YOUR GOAL
Would you quote the material below from its first line through the line containing "common name: guinea fowl", exactly and with both ends included?

RAW DATA

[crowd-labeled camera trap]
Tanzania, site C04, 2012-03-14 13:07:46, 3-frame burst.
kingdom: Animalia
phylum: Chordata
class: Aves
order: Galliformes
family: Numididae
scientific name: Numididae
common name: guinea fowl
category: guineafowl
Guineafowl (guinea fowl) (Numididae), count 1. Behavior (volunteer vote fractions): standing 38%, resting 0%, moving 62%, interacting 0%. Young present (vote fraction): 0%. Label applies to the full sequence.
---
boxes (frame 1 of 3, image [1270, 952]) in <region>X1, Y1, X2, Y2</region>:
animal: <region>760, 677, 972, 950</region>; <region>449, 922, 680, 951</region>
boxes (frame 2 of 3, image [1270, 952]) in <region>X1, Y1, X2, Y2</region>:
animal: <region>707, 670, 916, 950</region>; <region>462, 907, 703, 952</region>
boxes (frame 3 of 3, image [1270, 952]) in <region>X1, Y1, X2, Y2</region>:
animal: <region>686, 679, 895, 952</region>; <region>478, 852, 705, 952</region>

FINAL ANSWER
[crowd-labeled camera trap]
Tanzania, site C04, 2012-03-14 13:07:46, 3-frame burst.
kingdom: Animalia
phylum: Chordata
class: Aves
order: Galliformes
family: Numididae
scientific name: Numididae
common name: guinea fowl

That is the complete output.